• _EXCERPT PROVIDED_

Reputation: 640
I would like to read a file from S3 in my EMR Hadoop job. I am using the Custom JAR option.
I have tried two solutions:
org.apache.hadoop.fs.S3FileSystem
: throws a NullPointerException
.com.amazonaws.services.s3.AmazonS3Client
: throws an exception, saying "Access denied".What I fail to grasp is that I am starting the job from the Console, so obviously I should have the necessary permissions. However, the AWS_*_KEY keys are missing from the environment variables (System.getenv()
) that are available to the mapper.
I am sure I do something wrong, just not sure what.
Upvotes: 6
Views: 13466
Reputation: 41
Probably a little bit late, but...
Use InstanceProfileCredentialsProvider
for AmazonS3Client.

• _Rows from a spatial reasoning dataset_
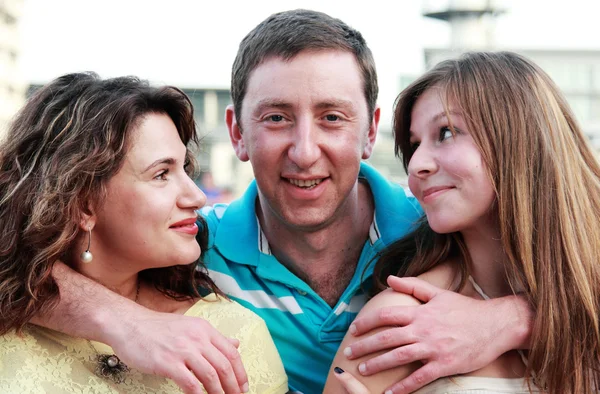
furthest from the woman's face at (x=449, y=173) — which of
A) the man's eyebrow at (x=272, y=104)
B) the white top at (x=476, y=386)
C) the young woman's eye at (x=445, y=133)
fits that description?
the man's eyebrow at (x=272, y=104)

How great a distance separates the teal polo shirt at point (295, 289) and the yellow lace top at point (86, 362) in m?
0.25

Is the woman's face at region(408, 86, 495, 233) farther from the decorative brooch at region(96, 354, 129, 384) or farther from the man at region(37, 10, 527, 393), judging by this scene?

...

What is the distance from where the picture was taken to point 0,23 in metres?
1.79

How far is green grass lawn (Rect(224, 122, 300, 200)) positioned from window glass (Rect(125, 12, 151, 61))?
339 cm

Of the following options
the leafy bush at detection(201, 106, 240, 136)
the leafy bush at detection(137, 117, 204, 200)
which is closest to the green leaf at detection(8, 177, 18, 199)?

• _WORK INSTRUCTIONS_
In the forum thread about reading an S3 file from an EMR Hadoop job, what does the reply recommend using for AmazonS3Client?

• _THE RESPONSE_
InstanceProfileCredentialsProvider